(crônica publicada no site Vida Breve)
Por esses dias foi comemorado o dia do contador de histórias. (Como as crônicas anteriores se basearam no dia da mulher, dia da poesia e aniversário do Rio de Janeiro, prometo à leitora dar um tempo dessa técnica mui manjada de pescar esta página das terças na efeméride da semana, e assim irei me basear em assuntos mais desimportantes – o que, via de regra, rende melhores textos.)
Mas, como dizia, comemorou-se o dia do contador de histórias. A celebração teve início na Suécia em 1991, primeiro dia da primavera no hemisfério norte, quando se buscou homenagear essa figura importante que existe em todas as culturas. Ignorante, há um tempo pensava que toda efeméride se originava no dia de nascimento ou morte de alguém. Mas uma pesquisa rápida nos informa que nesse dia nasceram o poeta romano Ovídio – tive um professor de latim que vivia repetindo “Ovídio sabia tudo!”, o dramaturgo norueguês, meu semixará, Henrik Ibsen e o poeta paulista Menotti Del Picchia, aquele para quem o crítico Agripino Grieco fez um dos trocadilhos mais redondinhos de que se tem notícia: “Menotti del Picchia, fecha a braguilha do teu nome!”
Aliás, que palavra feia essa tal “efeméride”! Perde apenas para “cônjuge”.

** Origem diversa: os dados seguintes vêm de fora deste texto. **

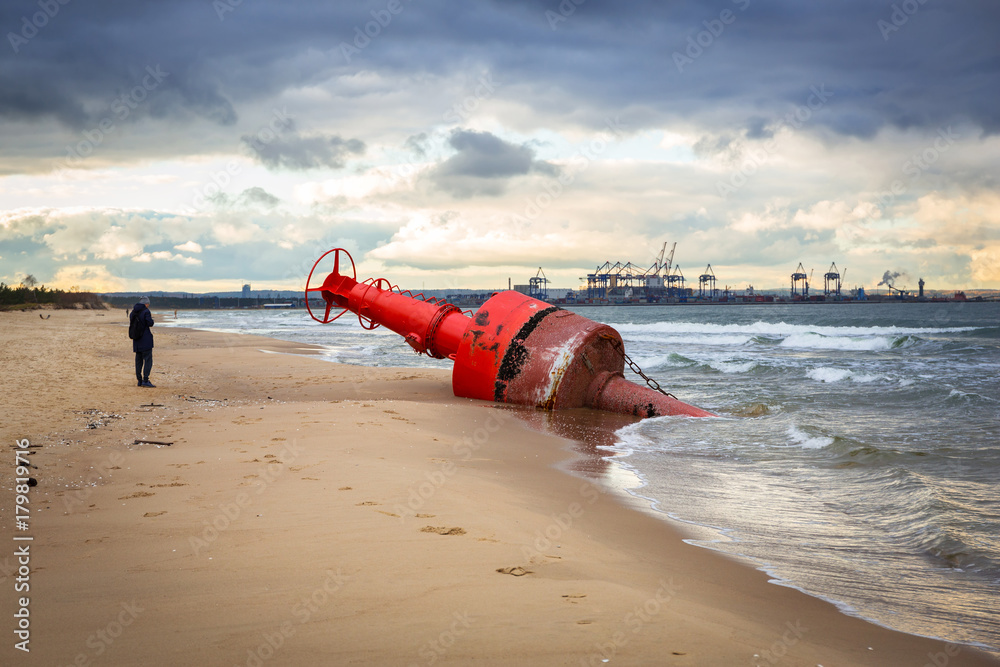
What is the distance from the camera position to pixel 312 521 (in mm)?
3650

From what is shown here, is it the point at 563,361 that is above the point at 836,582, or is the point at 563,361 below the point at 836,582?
above

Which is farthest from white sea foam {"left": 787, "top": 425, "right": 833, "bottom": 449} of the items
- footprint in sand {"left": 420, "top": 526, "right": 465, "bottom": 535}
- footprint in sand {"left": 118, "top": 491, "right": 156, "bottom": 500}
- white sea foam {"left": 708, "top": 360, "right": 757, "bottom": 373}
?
white sea foam {"left": 708, "top": 360, "right": 757, "bottom": 373}

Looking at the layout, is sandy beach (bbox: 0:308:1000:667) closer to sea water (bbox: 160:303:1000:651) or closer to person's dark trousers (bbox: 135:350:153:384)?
sea water (bbox: 160:303:1000:651)

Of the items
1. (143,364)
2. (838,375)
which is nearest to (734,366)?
(838,375)

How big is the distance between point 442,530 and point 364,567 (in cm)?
66

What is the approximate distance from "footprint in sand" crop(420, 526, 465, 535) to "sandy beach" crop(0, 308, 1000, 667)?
6cm

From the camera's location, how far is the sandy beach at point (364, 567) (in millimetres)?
2375

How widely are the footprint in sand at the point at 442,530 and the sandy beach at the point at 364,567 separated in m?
0.06

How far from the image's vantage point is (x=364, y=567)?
301 centimetres

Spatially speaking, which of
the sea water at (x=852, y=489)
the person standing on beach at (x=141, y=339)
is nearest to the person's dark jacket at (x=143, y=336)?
the person standing on beach at (x=141, y=339)

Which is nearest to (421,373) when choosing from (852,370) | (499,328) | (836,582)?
(499,328)

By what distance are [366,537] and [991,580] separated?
3.54 m

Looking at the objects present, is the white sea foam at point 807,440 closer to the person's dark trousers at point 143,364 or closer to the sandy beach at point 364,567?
the sandy beach at point 364,567

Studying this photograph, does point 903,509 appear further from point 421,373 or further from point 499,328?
point 421,373
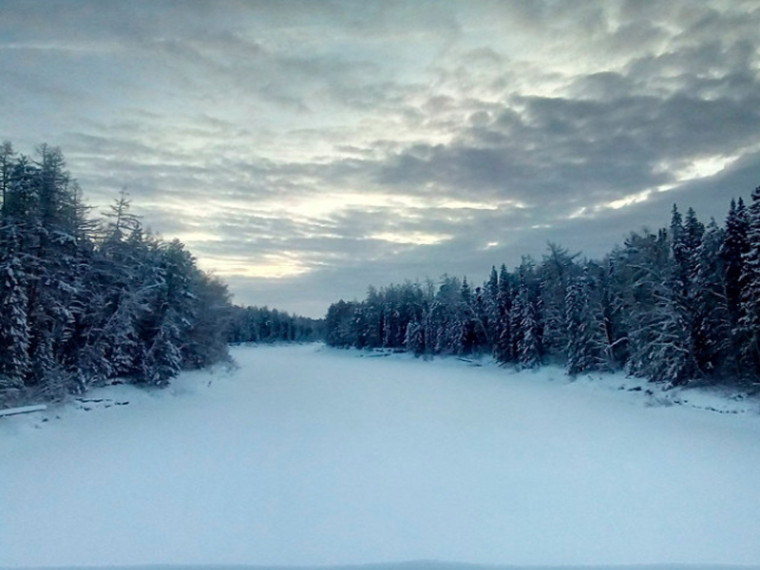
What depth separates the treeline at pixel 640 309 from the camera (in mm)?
35781

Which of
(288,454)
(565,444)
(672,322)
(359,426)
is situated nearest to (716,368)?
(672,322)

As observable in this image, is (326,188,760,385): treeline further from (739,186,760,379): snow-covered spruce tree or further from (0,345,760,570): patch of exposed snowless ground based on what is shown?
(0,345,760,570): patch of exposed snowless ground

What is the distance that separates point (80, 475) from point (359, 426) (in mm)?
12126

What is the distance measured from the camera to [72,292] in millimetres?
32938

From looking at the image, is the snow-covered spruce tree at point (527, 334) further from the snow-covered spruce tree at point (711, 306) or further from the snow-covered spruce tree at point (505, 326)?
the snow-covered spruce tree at point (711, 306)

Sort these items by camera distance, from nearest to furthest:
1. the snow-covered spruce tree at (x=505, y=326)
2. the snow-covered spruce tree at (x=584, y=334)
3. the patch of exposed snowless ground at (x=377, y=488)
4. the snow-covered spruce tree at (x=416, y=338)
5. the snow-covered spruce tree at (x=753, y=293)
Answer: the patch of exposed snowless ground at (x=377, y=488) < the snow-covered spruce tree at (x=753, y=293) < the snow-covered spruce tree at (x=584, y=334) < the snow-covered spruce tree at (x=505, y=326) < the snow-covered spruce tree at (x=416, y=338)

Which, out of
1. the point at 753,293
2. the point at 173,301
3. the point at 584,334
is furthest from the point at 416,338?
the point at 753,293

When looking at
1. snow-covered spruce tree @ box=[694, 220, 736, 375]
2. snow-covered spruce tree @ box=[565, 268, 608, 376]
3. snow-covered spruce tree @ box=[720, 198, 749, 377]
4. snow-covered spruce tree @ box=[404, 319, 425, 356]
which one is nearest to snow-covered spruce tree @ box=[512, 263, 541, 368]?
snow-covered spruce tree @ box=[565, 268, 608, 376]

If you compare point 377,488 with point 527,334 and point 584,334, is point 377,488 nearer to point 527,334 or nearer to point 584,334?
point 584,334

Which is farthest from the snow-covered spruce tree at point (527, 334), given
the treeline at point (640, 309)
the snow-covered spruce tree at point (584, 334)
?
the snow-covered spruce tree at point (584, 334)

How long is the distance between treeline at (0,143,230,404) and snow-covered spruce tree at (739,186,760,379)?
40.5 m

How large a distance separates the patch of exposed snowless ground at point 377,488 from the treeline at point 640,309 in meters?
9.13

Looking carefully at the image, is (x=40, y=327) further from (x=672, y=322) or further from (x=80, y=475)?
(x=672, y=322)

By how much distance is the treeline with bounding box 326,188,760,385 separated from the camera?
117 feet
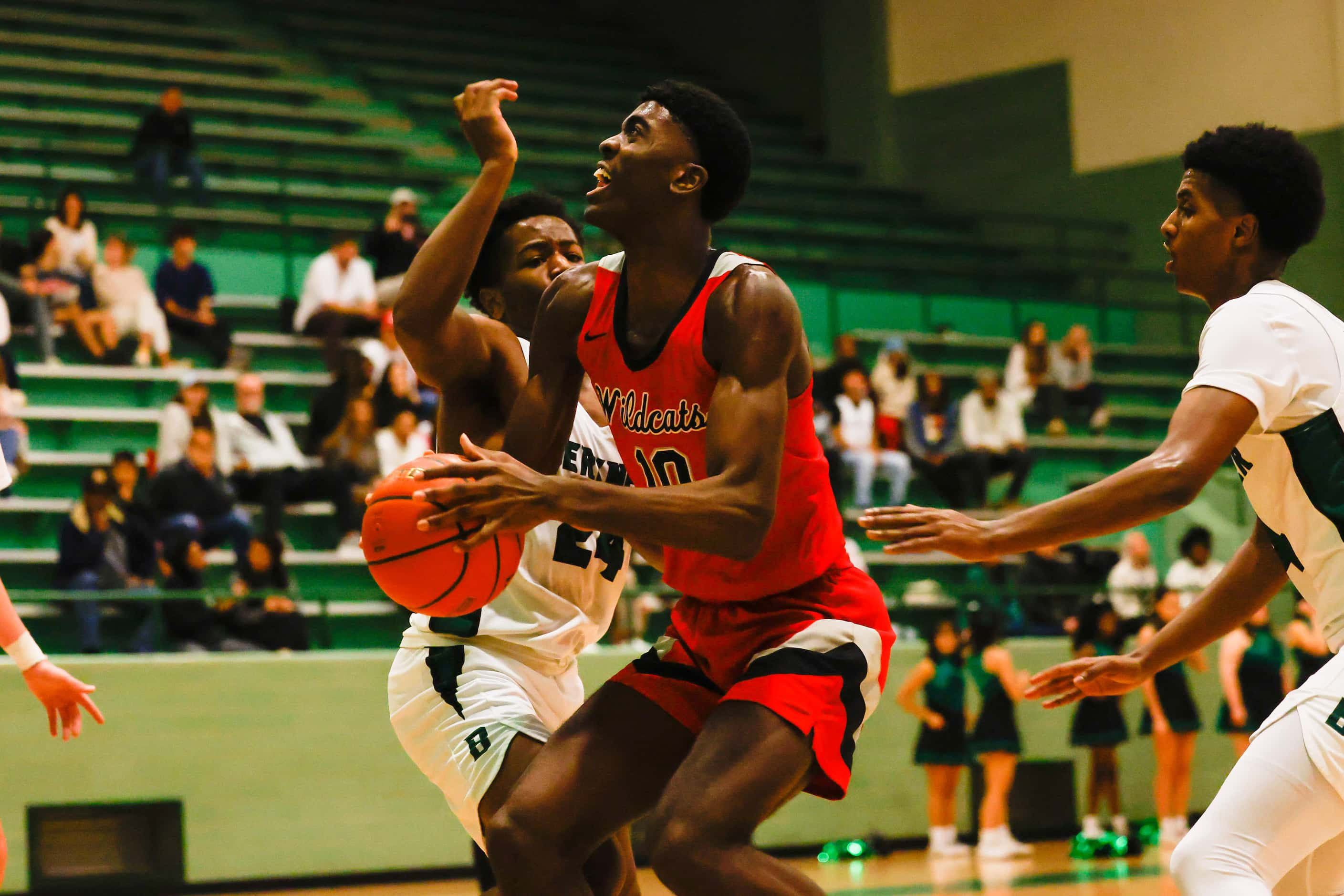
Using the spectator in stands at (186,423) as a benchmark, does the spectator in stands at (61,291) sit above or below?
above

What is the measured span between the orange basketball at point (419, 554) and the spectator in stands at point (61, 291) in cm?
864

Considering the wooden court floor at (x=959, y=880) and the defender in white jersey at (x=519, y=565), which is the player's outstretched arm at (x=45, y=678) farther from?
the wooden court floor at (x=959, y=880)

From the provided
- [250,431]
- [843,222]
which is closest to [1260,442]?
[250,431]

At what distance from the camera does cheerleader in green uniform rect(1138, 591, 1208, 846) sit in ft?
36.9

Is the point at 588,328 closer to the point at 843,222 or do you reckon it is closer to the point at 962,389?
the point at 962,389

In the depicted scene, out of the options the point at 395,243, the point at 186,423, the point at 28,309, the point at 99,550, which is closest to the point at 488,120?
the point at 99,550

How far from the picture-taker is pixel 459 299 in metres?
3.92

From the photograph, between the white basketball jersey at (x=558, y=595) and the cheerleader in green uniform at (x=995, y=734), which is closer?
the white basketball jersey at (x=558, y=595)

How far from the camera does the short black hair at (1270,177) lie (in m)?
3.53

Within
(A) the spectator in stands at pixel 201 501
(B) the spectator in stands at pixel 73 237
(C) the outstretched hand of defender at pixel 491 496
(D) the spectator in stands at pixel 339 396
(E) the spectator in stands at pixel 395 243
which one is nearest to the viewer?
(C) the outstretched hand of defender at pixel 491 496

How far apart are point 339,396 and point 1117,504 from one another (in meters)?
8.31

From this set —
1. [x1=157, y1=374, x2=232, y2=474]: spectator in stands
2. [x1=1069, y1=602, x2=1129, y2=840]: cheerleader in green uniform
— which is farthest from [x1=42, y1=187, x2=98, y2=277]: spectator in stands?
[x1=1069, y1=602, x2=1129, y2=840]: cheerleader in green uniform

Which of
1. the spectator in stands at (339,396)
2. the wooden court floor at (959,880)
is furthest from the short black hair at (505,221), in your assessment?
the spectator in stands at (339,396)

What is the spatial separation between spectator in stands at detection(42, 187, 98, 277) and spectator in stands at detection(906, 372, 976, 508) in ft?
21.2
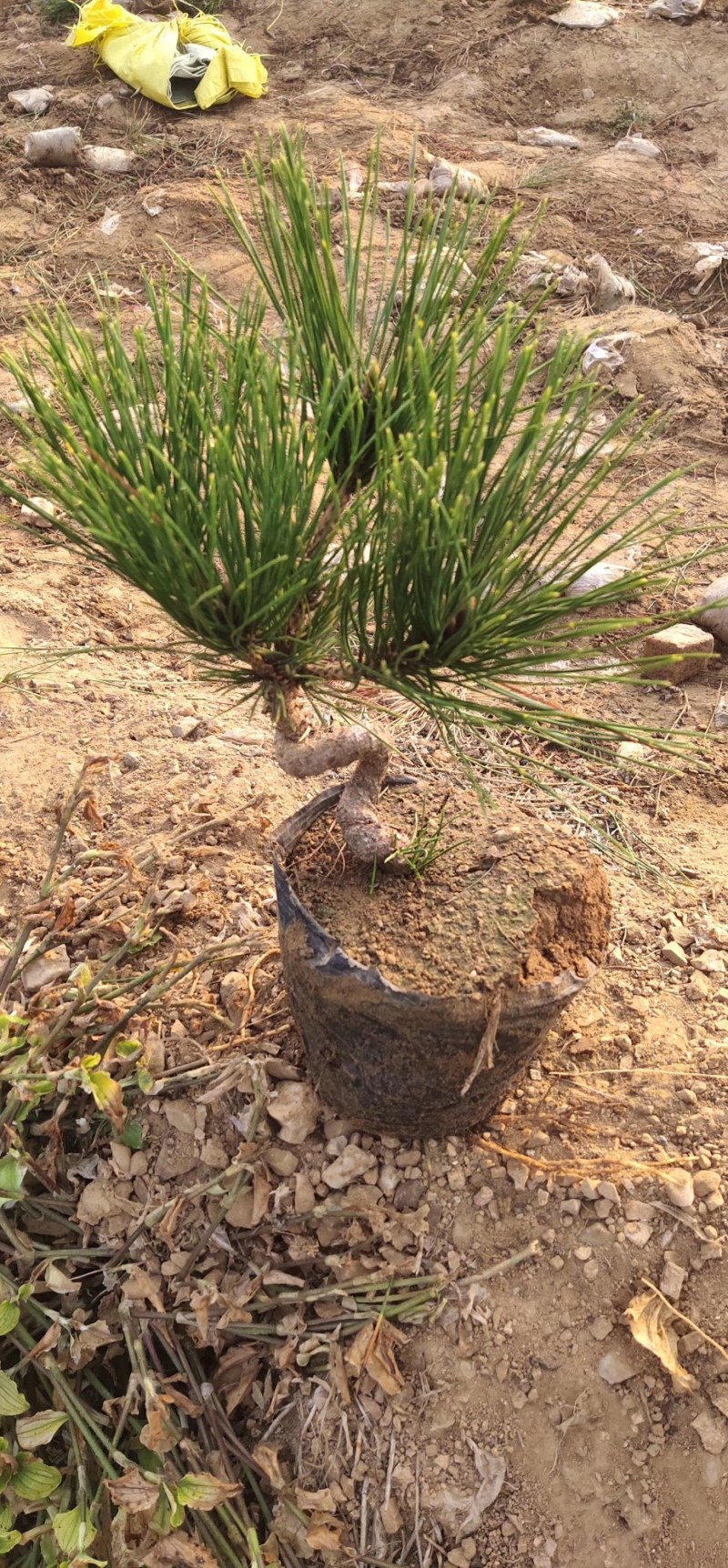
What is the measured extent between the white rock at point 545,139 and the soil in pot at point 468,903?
3.97 m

Faço um balão na avenida das digressões e retorno ao assunto: os contadores de histórias. Essa forma de arte é uma das mais relevantes que existem. Ainda que muitos associem a narração oral de histórias a uma prática exclusivamente voltada para o universo infantil, trata-se de uma ação acessível a todas as faixas etárias. Lida com imaginação e memória, dois campos importantes dos nossos processos cognitivos, e uma necessidade que todos temos, talvez inata, de absorver narrativas. Dos mitos contatos em torno de fogueiras crepitantes, passando pelos romances, o cinema e os videogames, parece que precisamos encontrar sempre novas formas de transmitir histórias.
A trabalho, circulei por diversas cidades acompanhando alguns contadores, e as experiências são sempre muito gratificantes. Diferente de uma apresentação teatral, em que a representação é o foco do espetáculo, numa “contação” (parece que o termo não está mais em uso) importante é justamente o texto, a narratividade sugerida pelo contador, cuja performance não pode ser superior ao que é contado. Existem variadas técnicas, com malas, pequenos objetos, tapetes e mesmo livros, mas o principal é a voz narrativa do contador. Por isso muitos têm certo preconceito com essa arte, que é logo quebrado após ouvir uma boa história bem contada.
Em países como a Espanha, o contador de histórias é uma profissão reconhecida. Não por acaso, é a terra de Cervantes, cujos restos mortais foram descobertos há poucos dias. O autor de “D. Quixote” contou a primeira grande história moderna do Ocidente. Naquelas terras, há indivíduos que vivem em itinerâncias apresentando seus cuentos. Nas últimas décadas, essa atividade vem se firmando por aqui também como uma forma de arte autônoma.
E mesmo a publicidade pega carona nessa onda. O termo storytelling é usado quando os caras querem criar uma historinha em torno de determinada marca para que ela pareça mais apetecível ao público consumidor. Há casos, revelados recentemente, em que abusaram desse recurso, inventando histórias mentirosas sobre os seus produtos, como a marca Do bem, cujos sucos viriam de frutas fresquinhas oriundas de uma fazenda de um senhorzinho chamado Francesco. Tudo balela.
O tal storytelling nada tem a ver com a arte de contar histórias. É o extremo oposto. Ninguém sai de uma sessão de narração de histórias querendo comprar coisa alguma – a não ser, quando muito, livros que contem histórias. O que se pretende não é consumir, e sim imaginar, sentir, e experimentar o sabor de uma narrativa. Tudo grátis. Uma propaganda que utiliza esses recursos de forma pouco ética parece, no fundo, distrair a mente do público enquanto mete a mão no bolso dele.
Não estamos na primavera, e sim no outono, a estação em que o Rio de Janeiro fica mais bonito. Boa época para se contar uma história, assim mesmo, em bom português. Como diz o Alcelmo Gois, storytelling é o cacete!